# STATED TASK:
Answer these questions from the landslide super-resolution text below:
(a) Which UAV was used to collect the image data?
(b) What pixel size are the low-resolution images produced by bicubic downsampling?
(c) Which two indices were used to evaluate the algorithm?

As previously mentioned, super-resolution reconstruction methods based on countermeasure networks have been shown to be successful in reconstructing high-resolution images of objects with prominent and steady edges, such as urban buildings, roads, and boats. Nonetheless, due to the complicated internal texture and edge vagueness associated with landslide images, the effectiveness of this method in landslide image sets has yet to be demonstrated. In this study, we constructed a super-resolution reconstruction network that emphasizes the location information of landslides to improve the reconstruction effect of landslide images. We addressed the two major problems of artifacts and insufficient reconstruction and conducted targeted model training on the landslide target. The aim was to effectively expand the path of acquiring high-resolution landslide datasets and provide support for subsequent landslide identification.

In comparison to the works of other researchers [31,32,33], this method presents several distinctive features. Firstly, an innovative residual block (EDCA) that incorporates Coordinate Attention while using depth separable convolutions instead of traditional convolutions has been designed. Consequently, this not only enhances the ability of feature extraction but also maintains the same network depth while regulating the parameter count. Secondly, our experimental results have shown that the SRGAN super-resolution artifacts are significantly reduced, resulting in greater stability of the model. Moreover, the accuracy evaluation index and realism of the visual effect exhibit considerable enhancement.

2. Materials

For data acquisition, this study employed the Dajiang Elf 4 multi-rotor UAV integrated with a CMOS image sensor to conduct remote sensing within the research area by conducting field investigations. The collected image data are in the RGB format. The dataset was constructed using UAV images of the Guili landslide located in the upper reaches of the Jinsha River. The landslide in this area demonstrates significant deformation that covers most of the area, with cracks and collapses of various sizes. It encompasses diverse textures and types and has vegetative covering along the boundary, which makes it an ideal training set. The landslides in the area include both groups of landslides and a few single landslides. Therefore, this study chose to use a few single landslides and a profusion of boundary areas of landslide groups to develop the dataset. Additionally, a few shaded images (as marked in the red box in Figure 1) were introduced to reduce hue consistency in the dataset.

The experiment will crop the source images to a size of 512 × 512 pixels. To improve the network’s training effectiveness, the limited dataset will be expanded by rotating and mirroring the cropped images to 0°, 90°, 180°, and 270° to generate eight times the original amount of data. This results in over 1000 high-resolution reference images, each the size of 512 × 512 pixels, as indicated in Figure 1. The reference images are further downsampled four times using the bicubic interpolation algorithm to generate 128 × 128-pixel low-resolution images, referred to as LR. Images taken from areas with complex landslide boundaries and a variety of natural elements such as mountains are selected as validation images. Image blocks that feature rich texture details are then downsampled four times to create a test dataset.

3. Methods

In this study, we devised an enhanced deep residual network with coordinated attention (EDCA) using a residual block. We eliminated the batch normalization (BN) layer and replaced the conventional convolution approach with depth separable convolution. To enhance the feature extraction capability of the model and prioritize target location information, we integrated Coordinate Attention into the residual block. We increased the network depth by combining several residual blocks. By stacking multiple residual blocks, we focused more attention on the landslide–vegetation boundary. To evaluate the algorithm, we used peak signal-to-noise ratio (PSNR) and Structural Similarity (SSIM) as the evaluation indices. We used a combination of content loss, confrontation loss, and perceptual loss as the overall loss to improve the model’s fitting during training.

# EXTRACTED DATA:

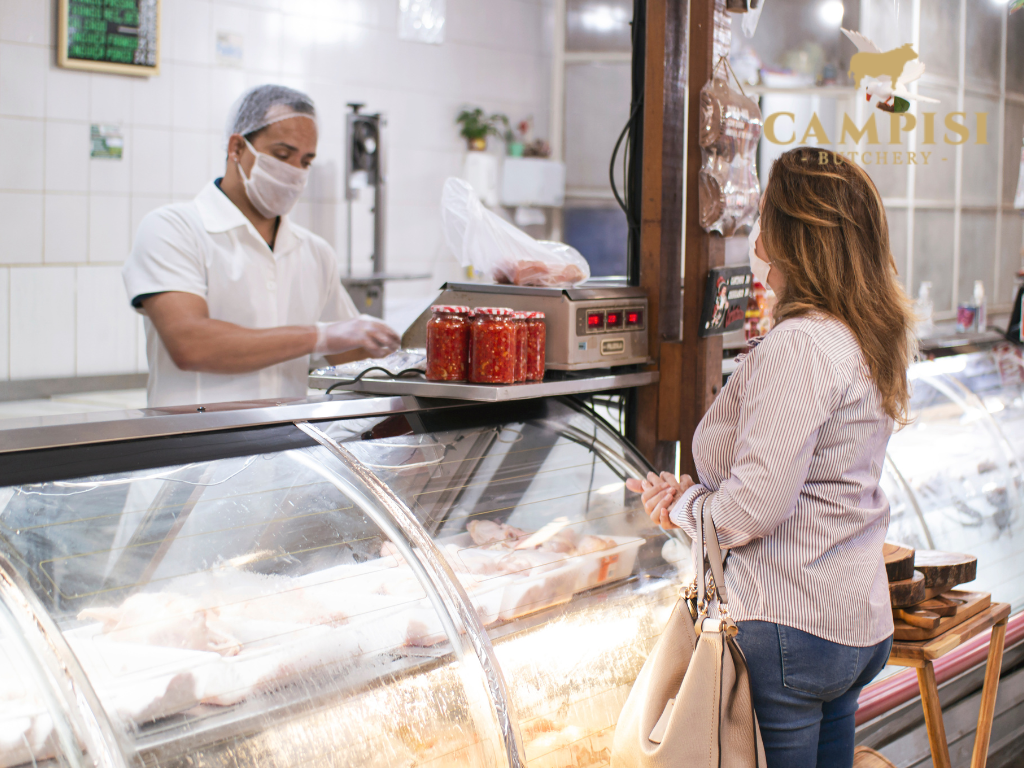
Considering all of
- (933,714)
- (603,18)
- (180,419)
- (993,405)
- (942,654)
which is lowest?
(933,714)

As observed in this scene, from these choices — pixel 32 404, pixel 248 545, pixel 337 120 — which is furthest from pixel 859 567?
pixel 337 120

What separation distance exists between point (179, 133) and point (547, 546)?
4.00 metres

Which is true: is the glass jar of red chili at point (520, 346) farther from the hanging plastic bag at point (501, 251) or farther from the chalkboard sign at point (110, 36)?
the chalkboard sign at point (110, 36)

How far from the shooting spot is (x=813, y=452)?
4.98 ft

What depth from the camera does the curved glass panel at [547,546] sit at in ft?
5.63

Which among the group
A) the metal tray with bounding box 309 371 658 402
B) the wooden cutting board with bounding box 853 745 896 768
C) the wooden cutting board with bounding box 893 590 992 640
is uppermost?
the metal tray with bounding box 309 371 658 402

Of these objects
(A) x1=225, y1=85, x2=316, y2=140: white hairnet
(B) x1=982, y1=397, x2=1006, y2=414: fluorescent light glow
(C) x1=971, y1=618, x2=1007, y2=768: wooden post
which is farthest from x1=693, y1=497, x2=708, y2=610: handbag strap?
(B) x1=982, y1=397, x2=1006, y2=414: fluorescent light glow

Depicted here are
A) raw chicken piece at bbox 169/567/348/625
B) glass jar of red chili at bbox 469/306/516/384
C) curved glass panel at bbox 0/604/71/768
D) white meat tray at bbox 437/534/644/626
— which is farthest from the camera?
glass jar of red chili at bbox 469/306/516/384

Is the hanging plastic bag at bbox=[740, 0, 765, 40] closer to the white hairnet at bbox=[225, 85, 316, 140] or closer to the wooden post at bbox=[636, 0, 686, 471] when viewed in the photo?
the wooden post at bbox=[636, 0, 686, 471]

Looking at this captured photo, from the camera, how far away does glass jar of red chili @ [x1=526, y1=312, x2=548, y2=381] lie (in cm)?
202

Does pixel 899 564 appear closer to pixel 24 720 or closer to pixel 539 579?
pixel 539 579

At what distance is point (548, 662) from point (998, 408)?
242 cm

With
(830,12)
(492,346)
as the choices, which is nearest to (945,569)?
(492,346)

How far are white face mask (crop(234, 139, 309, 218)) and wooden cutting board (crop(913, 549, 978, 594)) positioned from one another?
70.8 inches
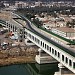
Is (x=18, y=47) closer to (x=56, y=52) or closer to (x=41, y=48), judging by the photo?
(x=41, y=48)

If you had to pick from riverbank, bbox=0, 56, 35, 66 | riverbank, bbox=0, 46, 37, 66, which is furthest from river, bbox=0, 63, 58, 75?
riverbank, bbox=0, 46, 37, 66

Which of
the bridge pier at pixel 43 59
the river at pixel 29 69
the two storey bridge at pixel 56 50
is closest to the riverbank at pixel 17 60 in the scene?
the river at pixel 29 69

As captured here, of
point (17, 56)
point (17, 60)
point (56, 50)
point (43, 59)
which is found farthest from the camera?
point (17, 56)

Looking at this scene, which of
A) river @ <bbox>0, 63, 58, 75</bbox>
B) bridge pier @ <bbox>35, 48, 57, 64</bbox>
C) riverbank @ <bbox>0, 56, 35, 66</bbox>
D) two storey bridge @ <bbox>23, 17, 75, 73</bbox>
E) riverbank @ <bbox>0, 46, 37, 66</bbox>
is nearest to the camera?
two storey bridge @ <bbox>23, 17, 75, 73</bbox>

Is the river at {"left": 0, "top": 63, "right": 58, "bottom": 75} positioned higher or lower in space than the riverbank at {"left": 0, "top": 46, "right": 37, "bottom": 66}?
lower

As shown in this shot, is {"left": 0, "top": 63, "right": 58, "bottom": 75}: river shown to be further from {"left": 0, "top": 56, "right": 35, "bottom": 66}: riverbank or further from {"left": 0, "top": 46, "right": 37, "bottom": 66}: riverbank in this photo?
{"left": 0, "top": 46, "right": 37, "bottom": 66}: riverbank

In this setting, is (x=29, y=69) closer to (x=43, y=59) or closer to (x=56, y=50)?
(x=43, y=59)

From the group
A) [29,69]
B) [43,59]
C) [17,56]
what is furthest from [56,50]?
[17,56]

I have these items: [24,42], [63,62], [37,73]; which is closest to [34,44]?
[24,42]

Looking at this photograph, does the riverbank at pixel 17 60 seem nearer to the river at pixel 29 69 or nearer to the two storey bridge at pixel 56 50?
the river at pixel 29 69

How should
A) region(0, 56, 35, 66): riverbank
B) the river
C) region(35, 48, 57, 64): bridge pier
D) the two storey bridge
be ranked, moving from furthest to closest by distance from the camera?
region(35, 48, 57, 64): bridge pier
region(0, 56, 35, 66): riverbank
the river
the two storey bridge
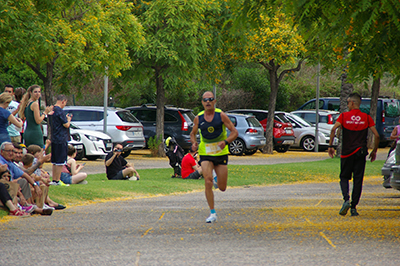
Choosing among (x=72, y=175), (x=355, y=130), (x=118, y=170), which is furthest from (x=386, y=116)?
(x=355, y=130)

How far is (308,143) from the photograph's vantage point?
97.6 feet

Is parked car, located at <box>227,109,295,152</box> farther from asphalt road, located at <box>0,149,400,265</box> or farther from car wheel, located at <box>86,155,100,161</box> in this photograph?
asphalt road, located at <box>0,149,400,265</box>

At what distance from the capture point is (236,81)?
135ft

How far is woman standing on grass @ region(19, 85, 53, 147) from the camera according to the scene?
1153cm

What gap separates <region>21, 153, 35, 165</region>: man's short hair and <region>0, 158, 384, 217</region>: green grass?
101 centimetres

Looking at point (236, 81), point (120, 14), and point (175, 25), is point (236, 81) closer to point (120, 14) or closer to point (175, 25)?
point (175, 25)

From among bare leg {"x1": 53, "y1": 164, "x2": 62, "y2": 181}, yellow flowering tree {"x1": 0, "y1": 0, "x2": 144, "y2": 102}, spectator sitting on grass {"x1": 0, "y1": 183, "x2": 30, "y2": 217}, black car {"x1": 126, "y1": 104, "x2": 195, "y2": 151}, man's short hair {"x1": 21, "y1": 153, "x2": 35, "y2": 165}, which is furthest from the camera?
black car {"x1": 126, "y1": 104, "x2": 195, "y2": 151}

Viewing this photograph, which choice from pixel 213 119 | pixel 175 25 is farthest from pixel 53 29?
pixel 213 119

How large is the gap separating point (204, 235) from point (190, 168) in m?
7.94

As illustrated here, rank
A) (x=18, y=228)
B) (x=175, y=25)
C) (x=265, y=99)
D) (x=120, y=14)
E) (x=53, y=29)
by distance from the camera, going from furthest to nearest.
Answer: (x=265, y=99) → (x=175, y=25) → (x=120, y=14) → (x=53, y=29) → (x=18, y=228)

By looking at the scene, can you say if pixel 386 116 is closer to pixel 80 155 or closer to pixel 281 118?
pixel 281 118

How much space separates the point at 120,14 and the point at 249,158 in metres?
8.43

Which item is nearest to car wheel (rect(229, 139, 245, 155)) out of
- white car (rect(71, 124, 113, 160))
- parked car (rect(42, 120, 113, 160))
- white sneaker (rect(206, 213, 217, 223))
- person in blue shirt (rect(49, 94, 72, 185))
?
white car (rect(71, 124, 113, 160))

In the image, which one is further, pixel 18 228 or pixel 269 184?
pixel 269 184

# TASK RESULT:
(a) The Dajiang Elf 4 multi-rotor UAV, integrated with a CMOS image sensor.
(b) 128 × 128 pixels.
(c) Peak signal-to-noise ratio (PSNR) and Structural Similarity (SSIM).